The second powerful winter storm to affect the region, and the country, in less than a week, brought another round of highly impactful weather to West Texas. Sunday (26 February) started off mild, cloudy (and foggy in spots) and moist as breezy southerly winds carried Gulf of Mexico moisture into the southern High Plains. This rare moist start to a West Texas winter day even provided pockets of drizzle, a few light showers and a brief isolated thunderstorm through the morning hours. However, this was only a subtle taste of what was to unfold through the afternoon and evening hours.
The powerful winter storm system, the same one that brought heavy snow and blizzard conditions to very low elevations in southern California, accelerated through the Four Corners and emerged across the central and southern High Plains Sunday afternoon and evening. As this occurred, rapidly deepening low pressure, in cahoots with a dryline and Pacific cold front, turned up the wind dramatically across the entire region. Initially gusty southerly winds not only transported moisture northward, but began to loft enough blowing dust to turn the sky an eerie red/brown by early to mid-afternoon.

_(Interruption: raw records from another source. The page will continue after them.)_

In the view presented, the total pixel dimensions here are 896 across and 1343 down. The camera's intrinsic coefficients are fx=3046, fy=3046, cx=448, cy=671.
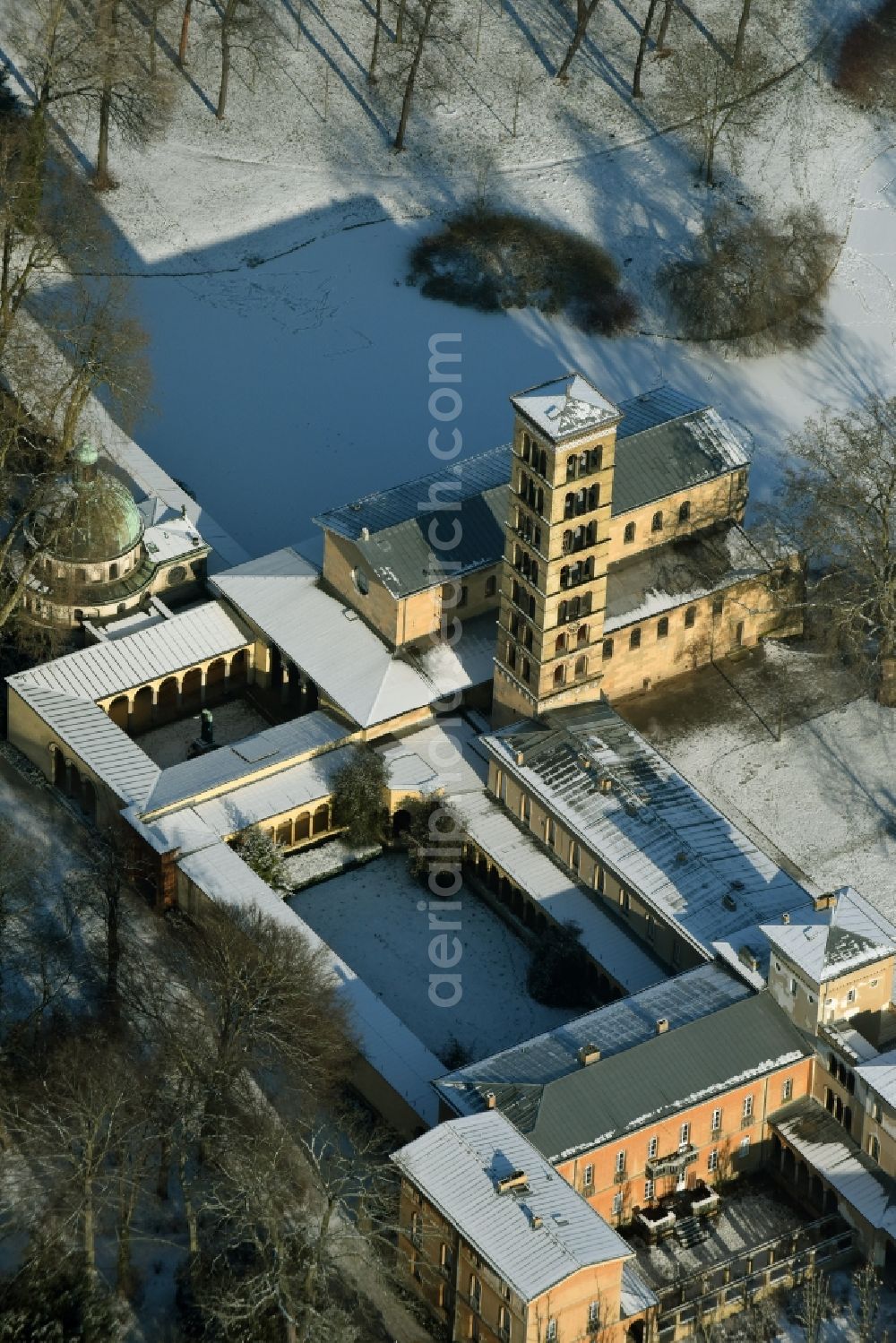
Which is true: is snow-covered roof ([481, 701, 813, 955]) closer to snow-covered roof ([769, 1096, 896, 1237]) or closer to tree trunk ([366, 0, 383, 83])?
snow-covered roof ([769, 1096, 896, 1237])

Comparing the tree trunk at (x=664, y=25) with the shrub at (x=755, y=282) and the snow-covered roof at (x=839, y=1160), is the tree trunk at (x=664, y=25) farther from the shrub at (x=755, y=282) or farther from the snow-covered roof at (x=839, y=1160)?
the snow-covered roof at (x=839, y=1160)

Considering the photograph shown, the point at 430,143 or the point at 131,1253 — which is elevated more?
the point at 430,143

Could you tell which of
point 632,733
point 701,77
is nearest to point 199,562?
point 632,733

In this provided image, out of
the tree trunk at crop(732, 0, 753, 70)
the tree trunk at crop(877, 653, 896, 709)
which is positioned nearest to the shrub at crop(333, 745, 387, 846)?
the tree trunk at crop(877, 653, 896, 709)

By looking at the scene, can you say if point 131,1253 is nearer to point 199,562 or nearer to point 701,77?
point 199,562

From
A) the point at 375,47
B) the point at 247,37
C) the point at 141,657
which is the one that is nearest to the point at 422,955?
the point at 141,657

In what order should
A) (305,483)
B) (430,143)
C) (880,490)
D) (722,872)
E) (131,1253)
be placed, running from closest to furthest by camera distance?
1. (131,1253)
2. (722,872)
3. (880,490)
4. (305,483)
5. (430,143)

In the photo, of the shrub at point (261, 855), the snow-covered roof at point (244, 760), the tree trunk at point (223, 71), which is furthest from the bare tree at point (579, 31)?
the shrub at point (261, 855)

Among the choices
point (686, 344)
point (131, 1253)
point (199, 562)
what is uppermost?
point (686, 344)
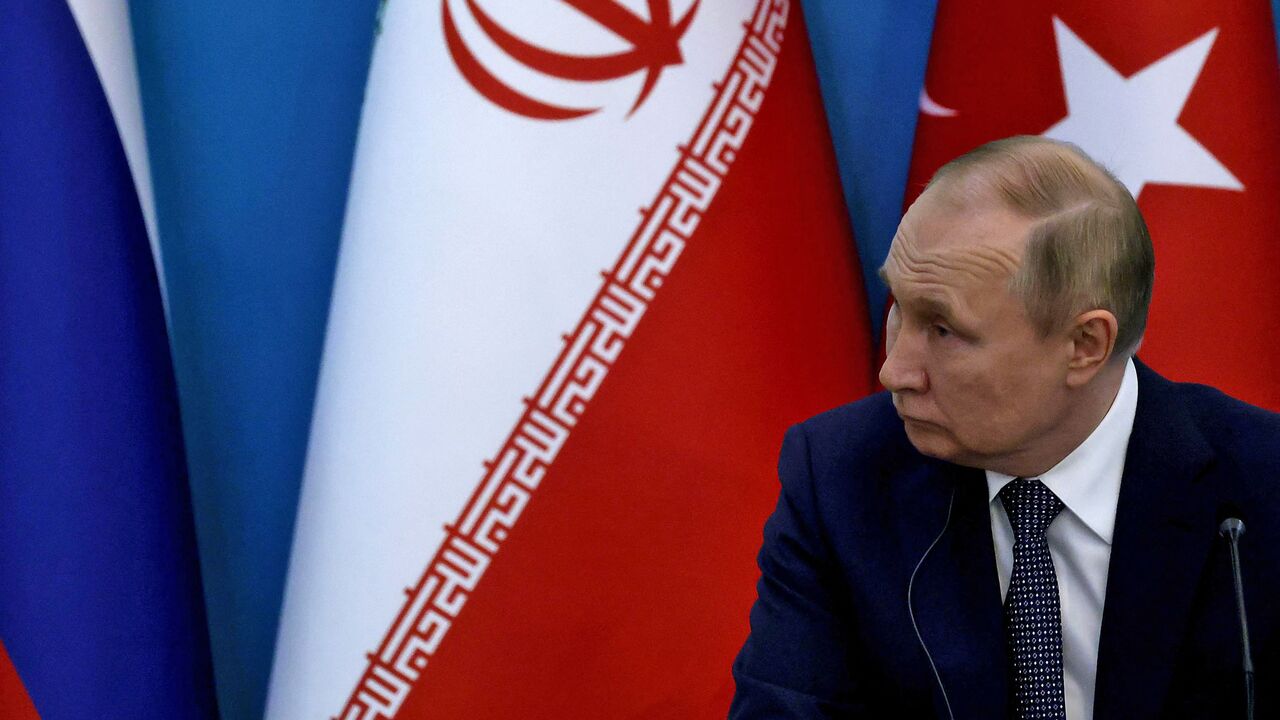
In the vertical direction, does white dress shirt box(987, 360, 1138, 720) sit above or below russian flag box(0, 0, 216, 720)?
above

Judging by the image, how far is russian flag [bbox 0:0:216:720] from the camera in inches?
64.8

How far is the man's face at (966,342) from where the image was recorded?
3.62ft

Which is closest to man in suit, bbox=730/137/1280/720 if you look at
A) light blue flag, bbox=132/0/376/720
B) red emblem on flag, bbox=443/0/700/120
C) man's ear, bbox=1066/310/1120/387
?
man's ear, bbox=1066/310/1120/387

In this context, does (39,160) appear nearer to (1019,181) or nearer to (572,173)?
(572,173)

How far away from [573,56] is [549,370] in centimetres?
39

Then, as the Pacific front raced out of eastern New Mexico, the wind and dust levels went from unpleasant to downright disgusting and dangerous. Widespread severe (58+ mph) wind gusts lofted copious amounts of dust, dropping the visibility to and below 1/4 mile in most locations on the Caprock through the late afternoon hours. The dust didn’t stop at the edge of the Caprock, but instead swept through the Rolling Plains during the evening, eventually moving on into Oklahoma and North and East Texas. The thick dust persisted for quite some time, and aside from the color and feel, had the appearance of fog given the persistent low visibility. Unfortunately, the thick dust make travel difficult to impossible and contributed to several accidents around the region.
When the cold front overtook the dryline, widespread showers and thunderstorms filled in over the southeast Texas Panhandle into the Rolling Plains. The storms did provide a little rain in spots as a quick-moving line raced eastward, but they also enhanced the wind and a few locations even experience hail, as large as golf balls in Memphis.

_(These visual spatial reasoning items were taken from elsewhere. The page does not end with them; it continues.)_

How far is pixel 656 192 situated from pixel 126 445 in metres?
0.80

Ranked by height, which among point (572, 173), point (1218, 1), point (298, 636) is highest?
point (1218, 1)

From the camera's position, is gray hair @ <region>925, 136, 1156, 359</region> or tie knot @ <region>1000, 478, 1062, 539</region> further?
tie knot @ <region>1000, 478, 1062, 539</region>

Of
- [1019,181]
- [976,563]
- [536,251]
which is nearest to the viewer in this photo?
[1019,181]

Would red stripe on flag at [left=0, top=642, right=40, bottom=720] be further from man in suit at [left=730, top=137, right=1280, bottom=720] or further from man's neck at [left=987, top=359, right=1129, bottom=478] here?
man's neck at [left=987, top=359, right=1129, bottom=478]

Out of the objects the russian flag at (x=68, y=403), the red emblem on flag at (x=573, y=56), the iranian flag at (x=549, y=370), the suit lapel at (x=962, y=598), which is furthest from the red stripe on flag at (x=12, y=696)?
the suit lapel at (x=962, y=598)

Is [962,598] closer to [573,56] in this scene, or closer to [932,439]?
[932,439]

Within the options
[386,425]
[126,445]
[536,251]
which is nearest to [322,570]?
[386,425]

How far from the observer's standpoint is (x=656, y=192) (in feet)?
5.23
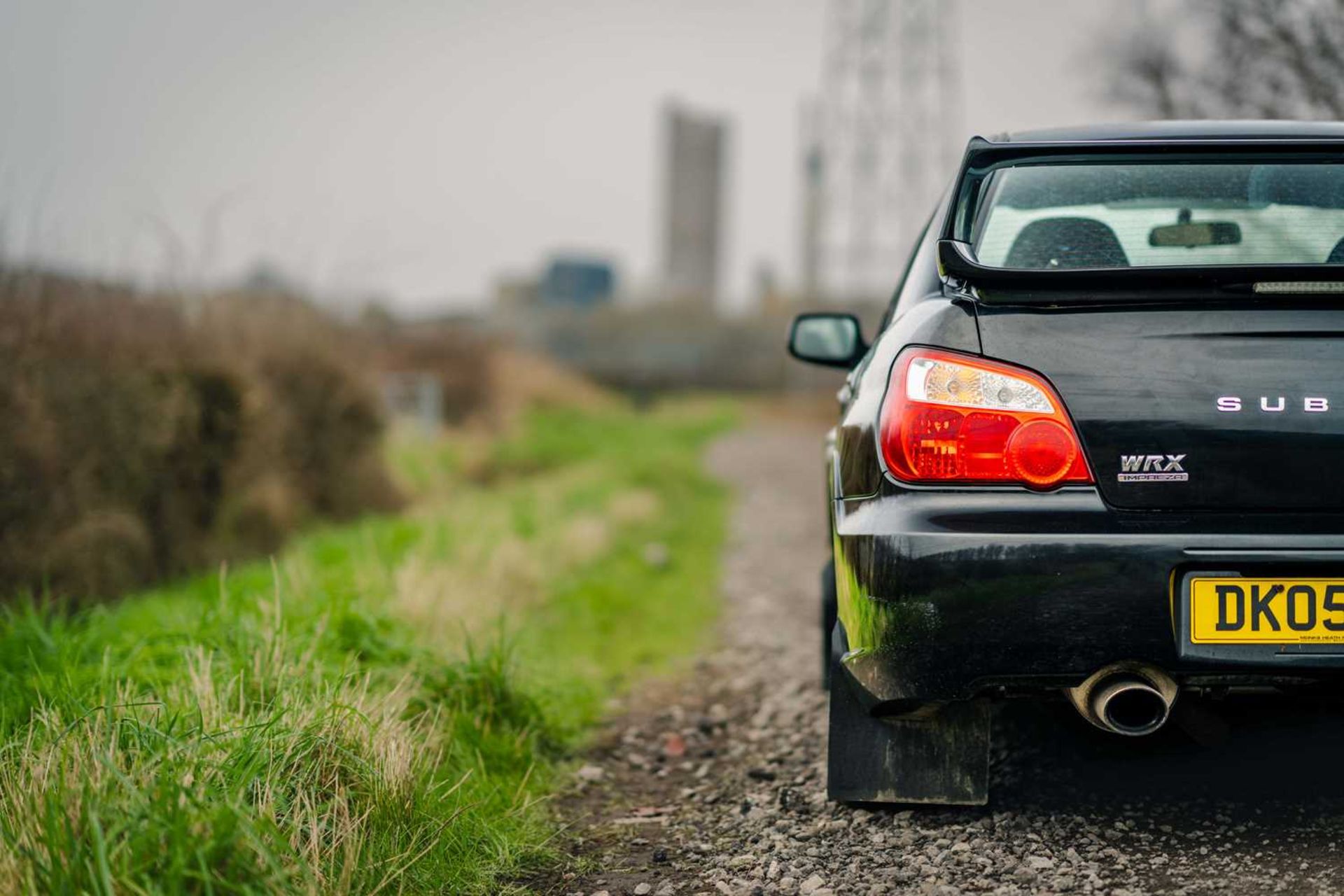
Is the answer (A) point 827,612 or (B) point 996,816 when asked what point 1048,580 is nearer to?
(B) point 996,816

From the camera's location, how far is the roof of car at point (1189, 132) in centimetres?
291

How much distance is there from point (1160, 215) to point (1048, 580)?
111 cm

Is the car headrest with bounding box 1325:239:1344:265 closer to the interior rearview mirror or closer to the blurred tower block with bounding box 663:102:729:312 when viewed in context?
the interior rearview mirror

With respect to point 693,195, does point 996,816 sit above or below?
below

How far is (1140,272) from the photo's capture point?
99.0 inches

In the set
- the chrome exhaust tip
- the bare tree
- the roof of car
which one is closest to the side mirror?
the roof of car

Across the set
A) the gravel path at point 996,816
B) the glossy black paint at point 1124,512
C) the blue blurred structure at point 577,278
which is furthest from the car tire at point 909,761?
the blue blurred structure at point 577,278

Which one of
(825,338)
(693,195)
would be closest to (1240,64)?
(825,338)

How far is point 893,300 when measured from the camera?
3377 mm

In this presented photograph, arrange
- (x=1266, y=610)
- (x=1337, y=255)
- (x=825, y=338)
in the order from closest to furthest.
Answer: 1. (x=1266, y=610)
2. (x=1337, y=255)
3. (x=825, y=338)

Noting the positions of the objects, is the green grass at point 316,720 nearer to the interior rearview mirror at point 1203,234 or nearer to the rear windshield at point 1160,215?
the rear windshield at point 1160,215

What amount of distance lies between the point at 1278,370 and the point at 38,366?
6561 millimetres

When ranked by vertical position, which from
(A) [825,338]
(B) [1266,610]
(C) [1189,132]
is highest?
(C) [1189,132]

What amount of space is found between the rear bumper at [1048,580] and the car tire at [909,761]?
1.38ft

Wind gusts of 60 to 80 mph were common with the strongest thunderstorm activity, but the West Texas Mesonet site one mile northeast of Memphis recorded an impressive 114 mph gust. Thankfully, this magnitude of wind appeared quite localized, though the town of Memphis did have some damage, both from the wind and wind-driven hail. Several windows were broken, roofs were damaged and carports were destroyed.

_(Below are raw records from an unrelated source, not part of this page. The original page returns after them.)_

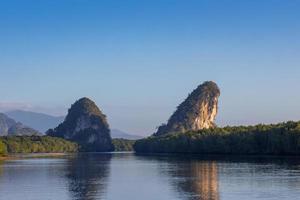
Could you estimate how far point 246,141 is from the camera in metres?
129

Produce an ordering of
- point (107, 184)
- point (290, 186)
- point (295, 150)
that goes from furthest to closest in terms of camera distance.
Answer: point (295, 150) → point (107, 184) → point (290, 186)

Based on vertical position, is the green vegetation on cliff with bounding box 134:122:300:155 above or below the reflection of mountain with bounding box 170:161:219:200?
above

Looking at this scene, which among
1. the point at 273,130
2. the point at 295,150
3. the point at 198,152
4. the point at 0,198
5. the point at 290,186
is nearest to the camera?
the point at 0,198

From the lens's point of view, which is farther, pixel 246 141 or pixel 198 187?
pixel 246 141

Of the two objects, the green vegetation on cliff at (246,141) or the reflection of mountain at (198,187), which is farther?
the green vegetation on cliff at (246,141)

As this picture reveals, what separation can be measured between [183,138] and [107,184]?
111 meters

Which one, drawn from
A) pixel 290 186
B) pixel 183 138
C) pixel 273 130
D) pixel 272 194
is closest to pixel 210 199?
pixel 272 194

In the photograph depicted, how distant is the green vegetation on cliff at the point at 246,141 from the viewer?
11194 centimetres

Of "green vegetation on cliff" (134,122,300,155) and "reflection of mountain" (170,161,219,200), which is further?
"green vegetation on cliff" (134,122,300,155)

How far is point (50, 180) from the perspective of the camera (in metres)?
62.6

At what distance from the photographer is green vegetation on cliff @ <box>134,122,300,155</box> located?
367ft

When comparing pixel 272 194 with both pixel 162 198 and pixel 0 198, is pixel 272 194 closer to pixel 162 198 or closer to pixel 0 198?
pixel 162 198

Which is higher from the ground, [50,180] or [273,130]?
[273,130]

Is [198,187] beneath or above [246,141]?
beneath
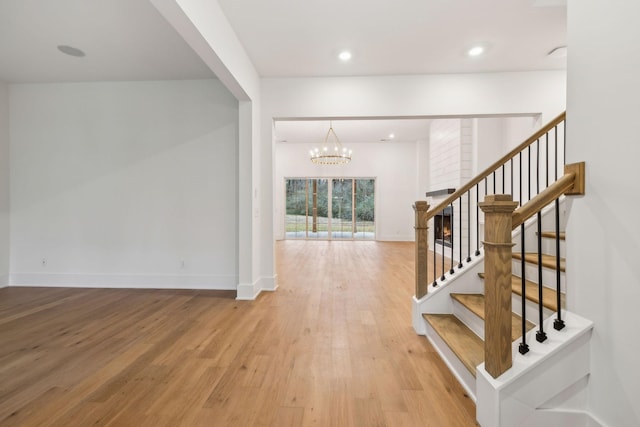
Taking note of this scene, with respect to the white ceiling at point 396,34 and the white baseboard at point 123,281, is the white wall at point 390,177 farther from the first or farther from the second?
the white ceiling at point 396,34

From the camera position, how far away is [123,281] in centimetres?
398

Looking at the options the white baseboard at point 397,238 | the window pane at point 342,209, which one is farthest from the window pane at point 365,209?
the white baseboard at point 397,238

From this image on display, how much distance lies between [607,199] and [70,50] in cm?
484

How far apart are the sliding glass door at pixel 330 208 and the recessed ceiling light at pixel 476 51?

The damaging winds weren’t confined to locations where the thunderstorms moved through. Instead, wind gusts of 60 to 80 mph were common across the Caprock from the late afternoon through the evening hours before gradually dropping to breezy levels by early Monday.
The Lubbock Airport officially measured a peak wind gust of 77 mph at 7:20 pm. The resulting thick blowing dust dropped Lubbock’s visibility to at or below 1/4 mile from 5:53 pm to 7:14 pm, with zero visibility observed from 5:57 pm to 6:10 pm. The visibility finally recovered above 1 mile at 8:04 pm, but didn’t improve above 6 miles until 4 am on Monday.
Behind the dryline, the intense winds and warm and much drier air created a period of critical fire weather. These conditions supported the ignition and spread of several wildfires on the South Plains, including one west of Levelland and a second in northwest Lamb County ( west of Springlake). Smoke plumes from both of the fire listed can be seen clearly in the radar animation located several images above.
On the positive side, the thunderstorms did bring a little rain to the region, primarily the southern Texas Panhandle and eastern Rolling Plains. Even where the storms raced through, rain totals generally ranged from a few hundredths to a quarter inch. Childress officially record 0.18 inches of rain, while Lubbock only had a trace.